Collected data:

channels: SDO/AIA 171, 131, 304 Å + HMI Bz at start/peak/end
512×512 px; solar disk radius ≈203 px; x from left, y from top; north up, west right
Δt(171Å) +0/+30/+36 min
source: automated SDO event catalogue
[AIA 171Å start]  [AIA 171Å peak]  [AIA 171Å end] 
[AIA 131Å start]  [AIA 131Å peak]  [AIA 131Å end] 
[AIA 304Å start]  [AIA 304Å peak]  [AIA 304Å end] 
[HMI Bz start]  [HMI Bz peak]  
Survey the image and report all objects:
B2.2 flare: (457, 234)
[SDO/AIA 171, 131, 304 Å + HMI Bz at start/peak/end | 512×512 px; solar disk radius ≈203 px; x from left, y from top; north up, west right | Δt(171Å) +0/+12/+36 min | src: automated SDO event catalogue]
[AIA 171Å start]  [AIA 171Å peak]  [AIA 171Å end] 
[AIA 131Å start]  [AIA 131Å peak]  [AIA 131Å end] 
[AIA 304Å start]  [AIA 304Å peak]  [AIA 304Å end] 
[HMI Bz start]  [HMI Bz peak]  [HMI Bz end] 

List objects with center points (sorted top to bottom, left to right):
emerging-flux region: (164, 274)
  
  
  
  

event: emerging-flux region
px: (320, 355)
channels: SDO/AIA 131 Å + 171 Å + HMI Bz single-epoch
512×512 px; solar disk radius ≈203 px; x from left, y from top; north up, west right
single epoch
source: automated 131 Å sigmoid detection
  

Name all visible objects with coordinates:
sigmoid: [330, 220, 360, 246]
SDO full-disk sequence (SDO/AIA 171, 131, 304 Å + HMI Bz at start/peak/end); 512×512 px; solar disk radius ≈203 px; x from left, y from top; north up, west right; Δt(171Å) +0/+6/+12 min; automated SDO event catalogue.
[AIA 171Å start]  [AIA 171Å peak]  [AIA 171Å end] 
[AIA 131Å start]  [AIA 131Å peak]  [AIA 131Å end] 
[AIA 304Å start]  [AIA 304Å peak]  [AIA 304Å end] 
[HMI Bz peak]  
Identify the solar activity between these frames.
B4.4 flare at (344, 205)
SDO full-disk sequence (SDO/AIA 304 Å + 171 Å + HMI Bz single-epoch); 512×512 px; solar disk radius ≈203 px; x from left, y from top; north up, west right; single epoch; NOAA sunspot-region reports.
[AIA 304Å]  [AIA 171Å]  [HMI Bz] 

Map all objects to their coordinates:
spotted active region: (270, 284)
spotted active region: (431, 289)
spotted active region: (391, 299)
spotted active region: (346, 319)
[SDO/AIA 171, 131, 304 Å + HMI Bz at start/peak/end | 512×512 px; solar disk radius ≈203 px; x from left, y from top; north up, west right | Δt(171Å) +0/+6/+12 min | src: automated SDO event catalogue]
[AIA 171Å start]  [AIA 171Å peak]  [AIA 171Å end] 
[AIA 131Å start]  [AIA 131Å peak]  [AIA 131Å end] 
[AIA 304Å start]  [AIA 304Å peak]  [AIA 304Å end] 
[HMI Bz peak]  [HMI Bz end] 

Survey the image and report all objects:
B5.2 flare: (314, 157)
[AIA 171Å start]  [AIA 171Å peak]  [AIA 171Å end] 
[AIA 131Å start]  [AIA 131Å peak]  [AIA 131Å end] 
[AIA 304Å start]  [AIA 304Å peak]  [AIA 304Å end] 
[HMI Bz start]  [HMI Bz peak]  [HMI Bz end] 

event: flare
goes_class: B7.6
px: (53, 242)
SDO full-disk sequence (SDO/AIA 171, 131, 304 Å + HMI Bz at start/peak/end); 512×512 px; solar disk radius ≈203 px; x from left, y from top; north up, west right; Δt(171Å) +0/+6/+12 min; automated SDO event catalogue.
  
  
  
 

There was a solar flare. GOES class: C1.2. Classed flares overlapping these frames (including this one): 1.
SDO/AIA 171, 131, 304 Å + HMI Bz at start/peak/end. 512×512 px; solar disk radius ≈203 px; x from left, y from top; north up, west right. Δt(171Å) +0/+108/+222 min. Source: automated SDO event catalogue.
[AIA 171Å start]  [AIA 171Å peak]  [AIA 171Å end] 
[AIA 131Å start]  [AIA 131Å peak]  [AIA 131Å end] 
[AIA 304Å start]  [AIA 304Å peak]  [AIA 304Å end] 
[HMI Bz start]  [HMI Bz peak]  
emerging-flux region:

• What you have to do: Each entry above should be restated exactly as supplied.

• Exercise solution:
channels: SDO/AIA 171, 131, 304 Å + HMI Bz at start/peak/end
512×512 px; solar disk radius ≈203 px; x from left, y from top; north up, west right
Δt(171Å) +0/+30/+36 min
source: automated SDO event catalogue
[AIA 171Å start]  [AIA 171Å peak]  [AIA 171Å end] 
[AIA 131Å start]  [AIA 131Å peak]  [AIA 131Å end] 
[AIA 304Å start]  [AIA 304Å peak]  [AIA 304Å end] 
[HMI Bz start]  [HMI Bz peak]  
Survey the image and report all objects:
B2.2 flare: (457, 234)
[SDO/AIA 171, 131, 304 Å + HMI Bz at start/peak/end | 512×512 px; solar disk radius ≈203 px; x from left, y from top; north up, west right | Δt(171Å) +0/+12/+36 min | src: automated SDO event catalogue]
[AIA 171Å start]  [AIA 171Å peak]  [AIA 171Å end] 
[AIA 131Å start]  [AIA 131Å peak]  [AIA 131Å end] 
[AIA 304Å start]  [AIA 304Å peak]  [AIA 304Å end] 
[HMI Bz start]  [HMI Bz peak]  [HMI Bz end] 

List objects with center points (sorted top to bottom, left to right):
emerging-flux region: (164, 274)
  
  
  
  

event: emerging-flux region
px: (320, 355)
channels: SDO/AIA 131 Å + 171 Å + HMI Bz single-epoch
512×512 px; solar disk radius ≈203 px; x from left, y from top; north up, west right
single epoch
source: automated 131 Å sigmoid detection
  

Name all visible objects with coordinates:
sigmoid: [330, 220, 360, 246]
SDO full-disk sequence (SDO/AIA 171, 131, 304 Å + HMI Bz at start/peak/end); 512×512 px; solar disk radius ≈203 px; x from left, y from top; north up, west right; Δt(171Å) +0/+6/+12 min; automated SDO event catalogue.
[AIA 171Å start]  [AIA 171Å peak]  [AIA 171Å end] 
[AIA 131Å start]  [AIA 131Å peak]  [AIA 131Å end] 
[AIA 304Å start]  [AIA 304Å peak]  [AIA 304Å end] 
[HMI Bz peak]  
Identify the solar activity between these frames.
B4.4 flare at (344, 205)
SDO full-disk sequence (SDO/AIA 304 Å + 171 Å + HMI Bz single-epoch); 512×512 px; solar disk radius ≈203 px; x from left, y from top; north up, west right; single epoch; NOAA sunspot-region reports.
[AIA 304Å]  [AIA 171Å]  [HMI Bz] 

Map all objects to their coordinates:
spotted active region: (270, 284)
spotted active region: (431, 289)
spotted active region: (391, 299)
spotted active region: (346, 319)
[SDO/AIA 171, 131, 304 Å + HMI Bz at start/peak/end | 512×512 px; solar disk radius ≈203 px; x from left, y from top; north up, west right | Δt(171Å) +0/+6/+12 min | src: automated SDO event catalogue]
[AIA 171Å start]  [AIA 171Å peak]  [AIA 171Å end] 
[AIA 131Å start]  [AIA 131Å peak]  [AIA 131Å end] 
[AIA 304Å start]  [AIA 304Å peak]  [AIA 304Å end] 
[HMI Bz peak]  [HMI Bz end] 

Survey the image and report all objects:
B5.2 flare: (314, 157)
[AIA 171Å start]  [AIA 171Å peak]  [AIA 171Å end] 
[AIA 131Å start]  [AIA 131Å peak]  [AIA 131Å end] 
[AIA 304Å start]  [AIA 304Å peak]  [AIA 304Å end] 
[HMI Bz start]  [HMI Bz peak]  [HMI Bz end] 

event: flare
goes_class: B7.6
px: (53, 242)
SDO full-disk sequence (SDO/AIA 171, 131, 304 Å + HMI Bz at start/peak/end); 512×512 px; solar disk radius ≈203 px; x from left, y from top; north up, west right; Δt(171Å) +0/+6/+12 min; automated SDO event catalogue.
  
  
  
 

There was a solar flare. GOES class: C1.2. Classed flares overlapping these frames (including this one): 1.
SDO/AIA 171, 131, 304 Å + HMI Bz at start/peak/end. 512×512 px; solar disk radius ≈203 px; x from left, y from top; north up, west right. Δt(171Å) +0/+108/+222 min. Source: automated SDO event catalogue.
[AIA 171Å start]  [AIA 171Å peak]  [AIA 171Å end] 
[AIA 131Å start]  [AIA 131Å peak]  [AIA 131Å end] 
[AIA 304Å start]  [AIA 304Å peak]  [AIA 304Å end] 
[HMI Bz start]  [HMI Bz peak]  
emerging-flux region:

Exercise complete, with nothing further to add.